In contrast to Macron's warm reception, European Commission President Ursula von der Leyen, who also visited China, was reportedly given a cold reception. On the afternoon of April 6, President Xi Jinping met with Von der Leyen at the Great Hall of the People. Xi stated that China and the EU should strengthen communication, establish correct mutual perceptions and avoid misunderstanding and miscalculation. Von der Leyen said the European Union totally disagreed with the idea of "delinking and breaking the chain" and hoped to strengthen communication and dialogue with the Chinese side and restart the three dialogue mechanisms. On the issue of Taiwan raised by von der Leyen, Xi emphasized that it was at the core of China's interests, and "anyone who expects China to compromise and back down on the Taiwan issue is delusional, and will only be lifting a rock and hitting his own foot."

=== Guangzhou ===
On April 7, President Emmanuel Macron visited Sun Yat-sen University, which became the first in Southern China to launch a French department in 1957. President Macron was warmly welcomed and entertained by the faculty and students.
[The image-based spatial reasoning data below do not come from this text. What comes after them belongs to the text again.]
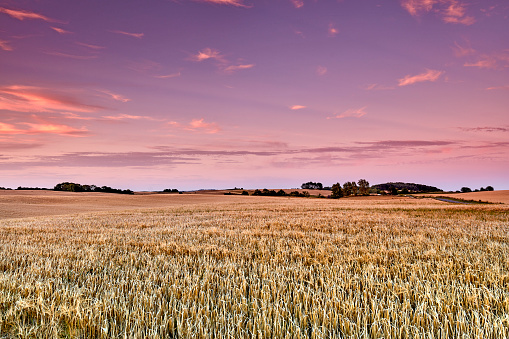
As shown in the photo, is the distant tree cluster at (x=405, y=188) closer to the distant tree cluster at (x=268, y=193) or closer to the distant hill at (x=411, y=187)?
the distant hill at (x=411, y=187)

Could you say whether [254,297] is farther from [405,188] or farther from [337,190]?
[405,188]

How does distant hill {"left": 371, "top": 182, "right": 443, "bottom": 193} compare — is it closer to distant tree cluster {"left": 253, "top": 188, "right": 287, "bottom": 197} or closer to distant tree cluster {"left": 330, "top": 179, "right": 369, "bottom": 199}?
distant tree cluster {"left": 330, "top": 179, "right": 369, "bottom": 199}

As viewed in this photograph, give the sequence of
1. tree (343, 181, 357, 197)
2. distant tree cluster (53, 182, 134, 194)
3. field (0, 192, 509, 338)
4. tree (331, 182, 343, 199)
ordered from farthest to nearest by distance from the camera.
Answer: tree (343, 181, 357, 197)
tree (331, 182, 343, 199)
distant tree cluster (53, 182, 134, 194)
field (0, 192, 509, 338)

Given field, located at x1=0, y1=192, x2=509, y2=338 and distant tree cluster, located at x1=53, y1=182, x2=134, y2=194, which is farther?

On the afternoon of April 7, Xi held an informal meeting with Macron in Songyuan, Guangzhou City, Guangdong Province. Xi briefed Macron on the essential features and core tenets of Chinese-style modernization. Macron said that true friendship was mutual understanding and mutual respect. He indicated that France appreciated China's consistent support for France and Europe to adhere to independence, autonomy and unity, and was willing to respect each other's sovereignty and territorial integrity and other core interests, strengthen technical and industrial cooperation, open up bilateral markets, and strengthen scientific and technological cooperation, including in artificial intelligence.

On the evening of April 7, the two sides issued the Joint Declaration of the People's Republic of China and the French Republic, which included language on trade, nuclear war, the war in Ukraine, the food crisis, climate change, and the multilateral trading system.

==Outcomes ==
French business leaders, including Airbus and Alstom officials, accompanied Macron to the summit in China.

Plans for a new Airbus assembly line in China were announced by Macron during the summit. Airbus will add this second assembly line for A320 narrow-body aircraft at its plant in Tianjin, producing up to 75 A320 NEO family aircraft per month by 2026. In addition, China has purchased 150 A320 NEO aircraft and 10 A350 aircraft.

Électricité de France has renewed its global cooperation agreement with China General Nuclear Power Group, which has been in force since 2007, covering the design, construction and operation of nuclear power plants. The company has a joint venture with CGNPC to build the world's first European Pressurized Water Reactor Generation III nuclear power plant in Taishan, Guangdong.

CMA CGM has worked with COSCO and Shanghai Port Group to develop biofuels. The company has reached new agreements in China for the supply of bio-methanol and e-methanol and signed deals to build new ships in China.

GDF SUEZ signed a seawater desalination cooperation project with Wanhua Chemical Group and China Railway Shanghai Engineering Bureau Group, further expanding the cooperation between the three parties in the field of environmental protection. Alstom signed an agreement to supply electrical equipment for the Chengdu Metro. L'Oreal and Alibaba signed a three-year strategic cooperation agreement.

Soon after the summit, on 30 June, EU leaders unveiled a "de-risking" policy towards China which scaled back their unofficial "decoupling" policy, reflecting concerns about cutting off the world's second-largest economy and the potential economic damage caused by a trade war.